Clustering road sections with respective to the correlations of traffic flows

Shanshan Wang
shanshan.wang@uni-due.de
Dec.31, 2021

Table of Contents

1 Introduction

Road sections in a traffic network manifest strong correlation of traffic flows, especially during the period of rush hours. Due to the correlations, classifying road sections into groups benifit the identification of traffic behavior of road sections based on the behavior of one or several road sections in the same group. The collective behavior of road sections in a group is of importance in implimenting traffic planning and managenment. Therefore, this report aims at clustering road sections with respect to the correlations of traffic flows. To this end, we work out the correlation matrix with the open dataset from Ministry of Transport of the State of North Rhine-Westphalia (NRW), Germany. After dimensional reduction of the correlation matrix, four clustering methods, including $k$-means clustering, hierarchical clustering, DBSCAN clustering and mean shift clustering, are applied to our data set and their clustering results are compared in terms of the silhouette values, which measures the cluster cohesion and separation. We summize our results and give the suggestions for next steps around this study.

2 Data

2.1 Description of datasets

This report uses the open dataset from Ministry of Transport of the State of North Rhine-Westphalia (NRW), Germany, with the Data license Germany attribution 2.0. It lists the annual results of traffic census in NRW during 2017. The attributes of the raw dataset are listed in Table 2, which contains the attributes' abbrivations, full names, units and data types. After data cleaning, the used data attributes are listed Table 3. The data is aggregated by counting station name (ZST_NAME) and street class and number (STRASSE), respectively, resulting a data matrix df3 and df4, which will be used for analysis.

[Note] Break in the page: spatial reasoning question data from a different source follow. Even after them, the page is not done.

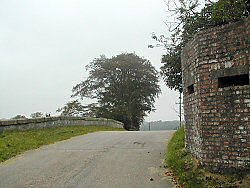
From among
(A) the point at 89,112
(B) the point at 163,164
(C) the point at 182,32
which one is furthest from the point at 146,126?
(B) the point at 163,164

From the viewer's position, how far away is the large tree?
4100 centimetres

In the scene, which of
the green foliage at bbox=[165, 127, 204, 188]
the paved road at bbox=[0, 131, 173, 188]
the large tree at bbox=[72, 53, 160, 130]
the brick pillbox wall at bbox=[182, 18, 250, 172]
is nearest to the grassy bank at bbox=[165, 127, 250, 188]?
the green foliage at bbox=[165, 127, 204, 188]

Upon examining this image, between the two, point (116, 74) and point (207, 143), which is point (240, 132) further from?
point (116, 74)

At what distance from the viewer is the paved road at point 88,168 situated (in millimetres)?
7461

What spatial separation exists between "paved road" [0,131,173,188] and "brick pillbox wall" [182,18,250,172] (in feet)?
4.12

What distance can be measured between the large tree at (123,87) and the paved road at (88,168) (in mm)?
28227

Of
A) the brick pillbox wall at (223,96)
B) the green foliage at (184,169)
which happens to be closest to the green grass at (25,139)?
the green foliage at (184,169)

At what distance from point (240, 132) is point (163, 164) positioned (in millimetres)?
3201

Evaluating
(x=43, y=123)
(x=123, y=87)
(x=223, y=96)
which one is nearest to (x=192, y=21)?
(x=223, y=96)

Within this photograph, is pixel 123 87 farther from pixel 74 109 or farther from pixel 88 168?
pixel 88 168

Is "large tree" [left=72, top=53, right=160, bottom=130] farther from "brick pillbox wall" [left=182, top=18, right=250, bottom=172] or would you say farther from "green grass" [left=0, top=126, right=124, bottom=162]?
"brick pillbox wall" [left=182, top=18, right=250, bottom=172]

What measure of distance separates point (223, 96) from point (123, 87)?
3496cm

Table 1: the annual results of traffic census in NRW during 2017

Table 2: a summary of the dataset's attributes

2.2 Data cleaning

The data cleaning for the used dataset is carried out by converting the data types of some variables, i.e., attributes, grouping with counting station name (ZST_NAME) and street class and number (STRASSE), respectively, and checking and removing the missing values.

Table 3: a summary of used data attributes

Table 4: data of road sections

Table 5: data of motorways

Now data frames df3 for the data of road sections and df4 for the data of motorways are clearned for using. In the following, we will focus on the data matrix df3 with 18 attributes as columns and 323 counting stations, representing 323 road sections, as rows.

2.3 Feature engineering

Feature engineering is performed by visualizing the data matrix, displaying the relationship of six vechicle types, examing the skew values and logarithmically tranforming the highly skewed variables.